> **Work to complete**:
(a) According to the article on income tax slabs, since what year has the Income Tax Act, 1961 been in effect?
(b) Reproduce, word for word, the stretch of the article on income tax slabs from "The income tax slab" through "of penalties, etc.".

> **Article**:
□ □ □ □
The income tax slab is a table that shows the threshold limit beyond which a specific tax rate is applicable and various deductions are made as per the applicable rate. To better understand the working methodology of income tax slab, one has to first understand the vital elements based on which tax slabs are fixed.
- Income Tax Act, 1961– The provisions of income tax are contained in the Income Tax Act, 1961 which extends uniformly to the whole of India and has been effective since 1962. The act contains provisions for determining taxable income, tax liability, procedure for assessment of penalties, etc.
- Annual Amendments – Since the Income Tax Act is a revenue law, it requires amendments whenever the government wants to make changes in it. Under the annual amendment of existing revenue generation requirements, the Government proposes its finance bill, which directly decides the threshold limits for various tax rates which are commonly referred to as Income Tax.
- Income – Income in broad terminology is defined as any receipt in the form of money or money’s worth which occurs with a certain regularity or expected regularity from a definite source.
□ □ □ □
> **Material supplied**:
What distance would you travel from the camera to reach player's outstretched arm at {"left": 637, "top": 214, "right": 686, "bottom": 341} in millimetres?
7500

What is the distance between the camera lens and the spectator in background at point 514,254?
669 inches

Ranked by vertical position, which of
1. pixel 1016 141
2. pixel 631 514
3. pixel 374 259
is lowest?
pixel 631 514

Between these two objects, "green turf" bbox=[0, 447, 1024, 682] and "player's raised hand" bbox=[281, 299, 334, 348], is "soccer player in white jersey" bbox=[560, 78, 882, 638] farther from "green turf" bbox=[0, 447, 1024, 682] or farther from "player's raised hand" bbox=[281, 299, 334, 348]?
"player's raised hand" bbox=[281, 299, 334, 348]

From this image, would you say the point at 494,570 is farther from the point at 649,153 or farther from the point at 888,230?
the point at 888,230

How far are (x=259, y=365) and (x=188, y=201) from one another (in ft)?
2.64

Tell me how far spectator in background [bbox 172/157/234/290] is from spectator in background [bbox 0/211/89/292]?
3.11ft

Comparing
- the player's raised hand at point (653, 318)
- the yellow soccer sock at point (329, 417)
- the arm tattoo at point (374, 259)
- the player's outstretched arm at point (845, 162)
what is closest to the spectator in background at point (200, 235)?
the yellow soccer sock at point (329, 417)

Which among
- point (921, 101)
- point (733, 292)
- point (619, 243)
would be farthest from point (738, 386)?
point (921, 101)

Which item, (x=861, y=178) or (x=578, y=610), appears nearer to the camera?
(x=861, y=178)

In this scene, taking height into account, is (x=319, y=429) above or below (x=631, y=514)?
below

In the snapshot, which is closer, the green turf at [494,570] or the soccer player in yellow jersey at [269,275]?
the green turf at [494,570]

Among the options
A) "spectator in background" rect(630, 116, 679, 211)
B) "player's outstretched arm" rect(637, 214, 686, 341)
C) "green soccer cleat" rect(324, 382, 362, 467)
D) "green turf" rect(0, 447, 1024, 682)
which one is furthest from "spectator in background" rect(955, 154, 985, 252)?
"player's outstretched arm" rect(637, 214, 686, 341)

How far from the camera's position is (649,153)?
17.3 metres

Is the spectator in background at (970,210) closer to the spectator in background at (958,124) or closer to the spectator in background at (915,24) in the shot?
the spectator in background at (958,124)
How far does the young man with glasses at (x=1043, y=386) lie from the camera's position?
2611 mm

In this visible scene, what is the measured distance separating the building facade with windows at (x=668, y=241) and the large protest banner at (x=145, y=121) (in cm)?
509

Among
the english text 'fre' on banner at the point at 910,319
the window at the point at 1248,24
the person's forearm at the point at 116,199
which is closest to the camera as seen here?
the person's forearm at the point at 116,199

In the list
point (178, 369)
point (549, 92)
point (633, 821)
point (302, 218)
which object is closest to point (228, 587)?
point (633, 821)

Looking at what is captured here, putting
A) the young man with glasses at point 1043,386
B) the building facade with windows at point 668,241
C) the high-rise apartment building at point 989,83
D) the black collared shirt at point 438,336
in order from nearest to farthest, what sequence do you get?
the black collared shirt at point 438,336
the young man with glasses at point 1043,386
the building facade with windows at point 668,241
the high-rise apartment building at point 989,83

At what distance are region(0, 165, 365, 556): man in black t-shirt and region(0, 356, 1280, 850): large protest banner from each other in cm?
□ □ □ □
> **Per-task answers**:
(a) Since 1962.

(b)
The income tax slab is a table that shows the threshold limit beyond which a specific tax rate is applicable and various deductions are made as per the applicable rate. To better understand the working methodology of income tax slab, one has to first understand the vital elements based on which tax slabs are fixed.
- Income Tax Act, 1961– The provisions of income tax are contained in the Income Tax Act, 1961 which extends uniformly to the whole of India and has been effective since 1962. The act contains provisions for determining taxable income, tax liability, procedure for assessment of penalties, etc.